● TASK TO CARRY OUT: Copy everything from the line containing "Among the things in" down to the end of the listing, swapping "farther" for "further" and leaving all else unchanged.

◆ ◆ ◆ ◆ ◆

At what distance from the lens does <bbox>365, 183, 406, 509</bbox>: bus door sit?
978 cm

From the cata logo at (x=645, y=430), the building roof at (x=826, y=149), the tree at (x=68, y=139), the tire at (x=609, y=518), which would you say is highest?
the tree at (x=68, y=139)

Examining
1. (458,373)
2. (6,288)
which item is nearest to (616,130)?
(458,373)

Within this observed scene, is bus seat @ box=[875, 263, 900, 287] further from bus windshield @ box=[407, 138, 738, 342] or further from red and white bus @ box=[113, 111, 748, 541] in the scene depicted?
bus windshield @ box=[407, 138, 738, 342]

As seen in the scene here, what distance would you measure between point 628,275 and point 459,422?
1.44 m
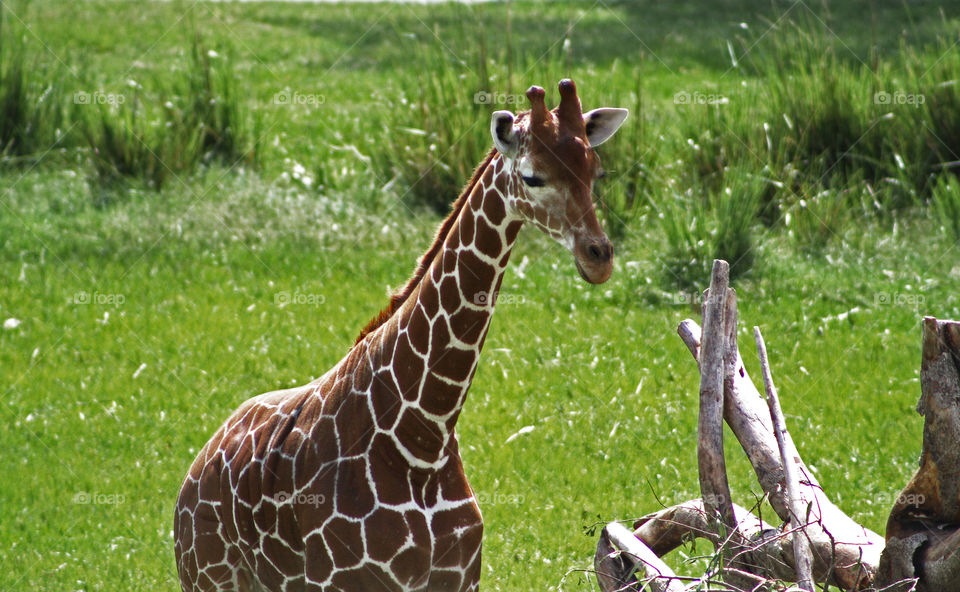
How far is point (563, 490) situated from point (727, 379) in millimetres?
3123

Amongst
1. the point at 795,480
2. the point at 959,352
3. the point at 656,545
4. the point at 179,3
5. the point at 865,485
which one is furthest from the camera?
the point at 179,3

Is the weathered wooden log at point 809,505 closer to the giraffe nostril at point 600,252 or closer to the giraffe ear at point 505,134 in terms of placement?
the giraffe nostril at point 600,252

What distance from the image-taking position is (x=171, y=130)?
482 inches

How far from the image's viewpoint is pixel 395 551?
13.3 ft

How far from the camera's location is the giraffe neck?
12.9 ft

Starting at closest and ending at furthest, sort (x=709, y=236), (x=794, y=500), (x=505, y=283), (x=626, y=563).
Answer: (x=794, y=500), (x=626, y=563), (x=709, y=236), (x=505, y=283)

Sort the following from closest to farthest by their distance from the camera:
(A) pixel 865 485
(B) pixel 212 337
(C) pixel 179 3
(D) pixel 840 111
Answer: (A) pixel 865 485, (B) pixel 212 337, (D) pixel 840 111, (C) pixel 179 3

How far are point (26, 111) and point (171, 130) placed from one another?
6.20 ft

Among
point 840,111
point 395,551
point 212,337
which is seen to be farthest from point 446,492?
point 840,111

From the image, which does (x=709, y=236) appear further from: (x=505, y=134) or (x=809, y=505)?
(x=809, y=505)

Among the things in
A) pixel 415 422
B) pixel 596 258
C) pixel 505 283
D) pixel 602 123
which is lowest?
pixel 505 283

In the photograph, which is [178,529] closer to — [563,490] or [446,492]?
[446,492]

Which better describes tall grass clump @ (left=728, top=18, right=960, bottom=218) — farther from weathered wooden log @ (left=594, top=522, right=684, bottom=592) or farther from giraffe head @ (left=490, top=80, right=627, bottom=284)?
giraffe head @ (left=490, top=80, right=627, bottom=284)

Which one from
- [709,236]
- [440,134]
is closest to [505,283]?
[709,236]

◆ ◆ ◆ ◆ ◆

● EXERCISE RESULT:
Among the things in
A) pixel 415 422
B) pixel 596 258
C) pixel 505 283
D) pixel 602 123
which is lowest?
pixel 505 283

In the photograph, which is [178,529] closer to — [563,490] or [446,492]?
[446,492]

Which better describes tall grass clump @ (left=728, top=18, right=960, bottom=218) — further from weathered wooden log @ (left=594, top=522, right=684, bottom=592) or further from giraffe head @ (left=490, top=80, right=627, bottom=284)?
giraffe head @ (left=490, top=80, right=627, bottom=284)

Which one from
- [709,236]
- [440,134]
is closest to [505,283]?
[709,236]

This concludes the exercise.